System management processes in the system all run activities are inseparable from the process PCB operations, this job is the process of PCB as the management goal, to achieve the process scheduling status change operations.

Job description

Use the data structure struct PCB to indicate the process and record the information about the process. The process information includes the process internal identifier PID, process name pname, Process status pstatus,

Process running time ptime and process queue pointer pnext. Please design a reasonable data structure to accommodate this information. The following is an exampleCode.

 

 
# Define running0/* run */# define ready1/* ready */# define finished2/* ended */# define empty3/* PCB table idle */struct PCB {int PID; char pname [8]; int pstatus; int ptime; PCB * pnext ;};
 

 

 

Set three queues (linked list): ready queue, execution queue, and idle PCB queue.

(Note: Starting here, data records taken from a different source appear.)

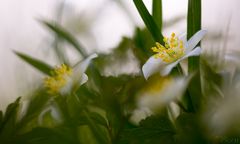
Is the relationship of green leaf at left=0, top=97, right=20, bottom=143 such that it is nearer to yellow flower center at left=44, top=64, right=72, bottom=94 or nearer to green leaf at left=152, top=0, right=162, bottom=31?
yellow flower center at left=44, top=64, right=72, bottom=94

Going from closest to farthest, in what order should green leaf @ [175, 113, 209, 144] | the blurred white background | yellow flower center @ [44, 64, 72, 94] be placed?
green leaf @ [175, 113, 209, 144] < yellow flower center @ [44, 64, 72, 94] < the blurred white background

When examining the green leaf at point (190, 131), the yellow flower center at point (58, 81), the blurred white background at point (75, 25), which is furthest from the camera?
the blurred white background at point (75, 25)

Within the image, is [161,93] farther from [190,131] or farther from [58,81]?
[58,81]

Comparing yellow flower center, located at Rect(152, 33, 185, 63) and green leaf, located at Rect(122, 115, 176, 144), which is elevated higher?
yellow flower center, located at Rect(152, 33, 185, 63)

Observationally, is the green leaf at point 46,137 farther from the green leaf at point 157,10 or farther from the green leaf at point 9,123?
the green leaf at point 157,10

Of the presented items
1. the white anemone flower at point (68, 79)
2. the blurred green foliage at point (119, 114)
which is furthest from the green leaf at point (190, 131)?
the white anemone flower at point (68, 79)

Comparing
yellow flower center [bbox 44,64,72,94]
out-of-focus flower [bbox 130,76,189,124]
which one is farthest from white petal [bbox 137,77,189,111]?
yellow flower center [bbox 44,64,72,94]

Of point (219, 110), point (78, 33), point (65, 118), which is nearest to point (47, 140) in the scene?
point (65, 118)
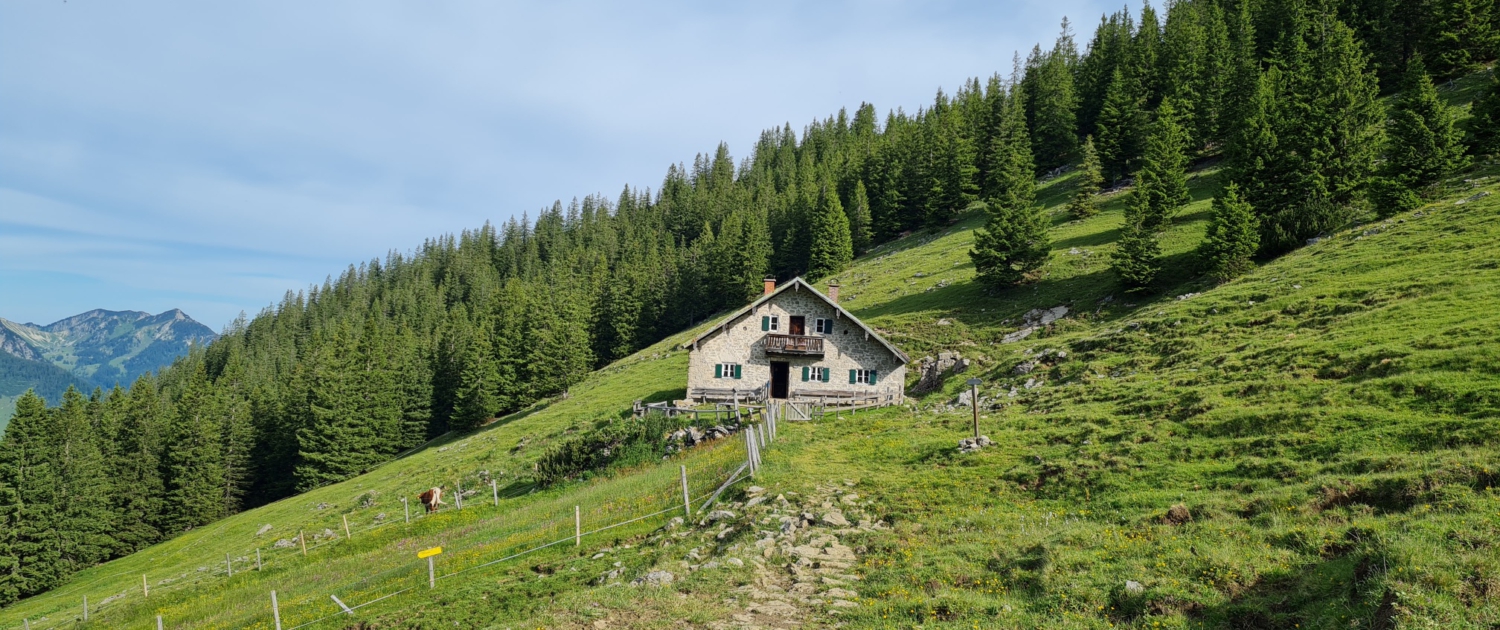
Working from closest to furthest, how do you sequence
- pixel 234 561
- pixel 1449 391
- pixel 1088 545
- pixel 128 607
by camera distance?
1. pixel 1088 545
2. pixel 1449 391
3. pixel 128 607
4. pixel 234 561

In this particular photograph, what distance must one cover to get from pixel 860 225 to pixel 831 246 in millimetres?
9756

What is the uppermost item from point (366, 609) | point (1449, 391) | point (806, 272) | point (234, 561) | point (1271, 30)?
point (1271, 30)

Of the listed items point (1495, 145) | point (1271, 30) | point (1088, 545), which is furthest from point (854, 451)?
point (1271, 30)

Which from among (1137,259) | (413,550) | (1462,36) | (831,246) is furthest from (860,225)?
(413,550)

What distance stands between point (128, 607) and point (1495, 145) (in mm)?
74666

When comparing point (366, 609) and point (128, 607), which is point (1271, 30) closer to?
point (366, 609)

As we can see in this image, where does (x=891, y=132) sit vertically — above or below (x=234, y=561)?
above

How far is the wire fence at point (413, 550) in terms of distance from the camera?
17938mm

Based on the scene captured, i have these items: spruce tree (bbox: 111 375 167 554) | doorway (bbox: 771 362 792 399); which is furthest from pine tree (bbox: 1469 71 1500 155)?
spruce tree (bbox: 111 375 167 554)

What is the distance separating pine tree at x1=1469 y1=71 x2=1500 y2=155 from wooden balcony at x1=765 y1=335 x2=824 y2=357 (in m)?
42.6

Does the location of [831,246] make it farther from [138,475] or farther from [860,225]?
[138,475]

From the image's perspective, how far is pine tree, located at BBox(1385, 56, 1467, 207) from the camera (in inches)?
1543

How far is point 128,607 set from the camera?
2686 centimetres

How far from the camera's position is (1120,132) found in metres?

The program first creates an idle PCB queue during initialization, and then creates a process based on the number of processes entered by the user and forms a process readiness queue.

Use a linked list to represent the queue where the process is located.

Processes are executed in turn in sequence. Each process executes m time slices at a time, and m is greater than or equal to 1.

The initial ptime value in the process PCB is the time required for the process to run. The initial value can be assigned an integer randomly:

 
Ptime = ptime-m; If (ptime <= 0) execution --> complete;/* process transition from execution state to completion */
 

Until ptime is smaller than or equal to 0, it indicates that the process can be completed in the last allocated time.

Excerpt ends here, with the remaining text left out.